*** Dataset content ***

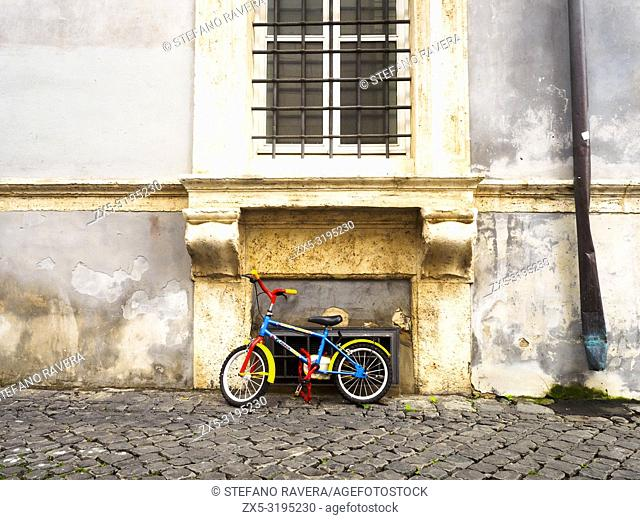 Kid Bicycle under a window in Trastevere - Rome, Italy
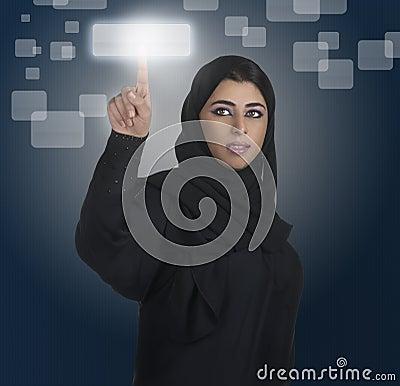 Arabian business woman pressing a touchscreen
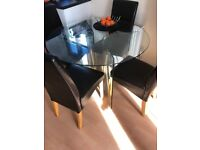 Glass dining table and 4 chairs.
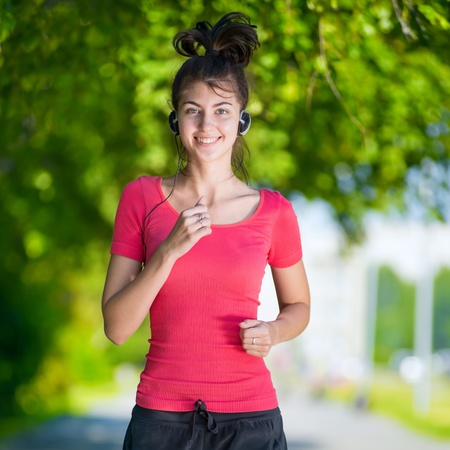 Young woman running outdoors in green park at lovely sunny summer day. Jogging with headphones and music photo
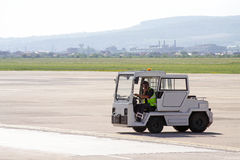 Airport luggage towing vehicle Royalty Free Stock Photos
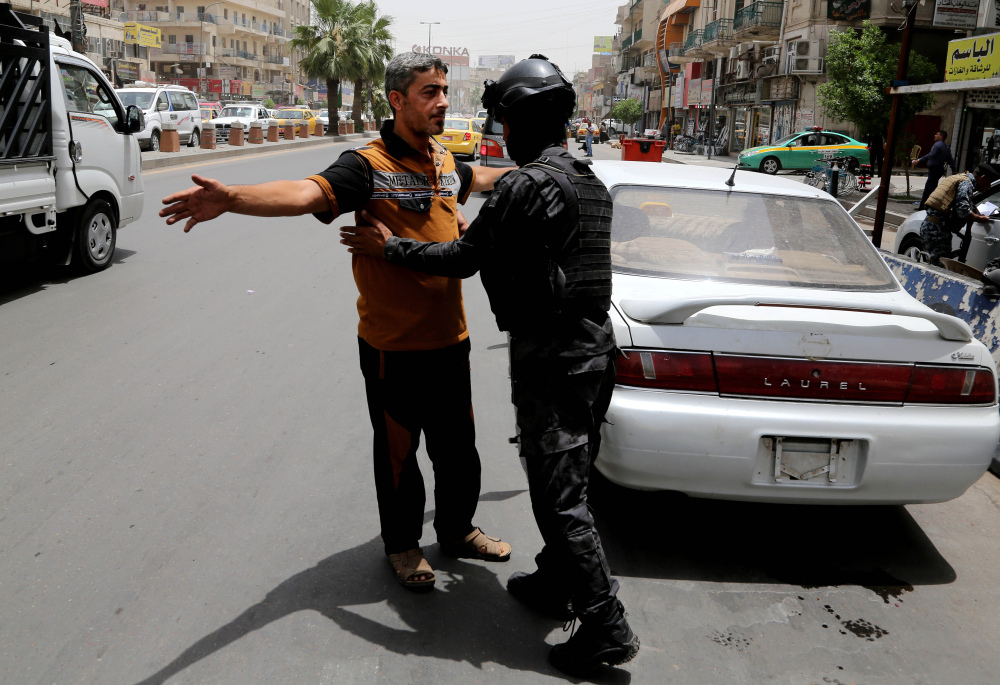 The Associated Press An Iraqi federal policeman searches a man at a checkpoint in Baghdad, Iraq, Wednesday. The Iraqi government has tightened security after a stunning assault in Mosul that exposed Iraq's eroding central authority.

*** End of Dataset content ***

• [What this task involves]
Pictures omitted, give the entries again exactly.

• [Result for this exercise]
 Kid Bicycle under a window in Trastevere - Rome, Italy
 Arabian business woman pressing a touchscreen
 Glass dining table and 4 chairs.
 Young woman running outdoors in green park at lovely sunny summer day. Jogging with headphones and music photo
 Airport luggage towing vehicle Royalty Free Stock Photos
 The Associated Press An Iraqi federal policeman searches a man at a checkpoint in Baghdad, Iraq, Wednesday. The Iraqi government has tightened security after a stunning assault in Mosul that exposed Iraq's eroding central authority.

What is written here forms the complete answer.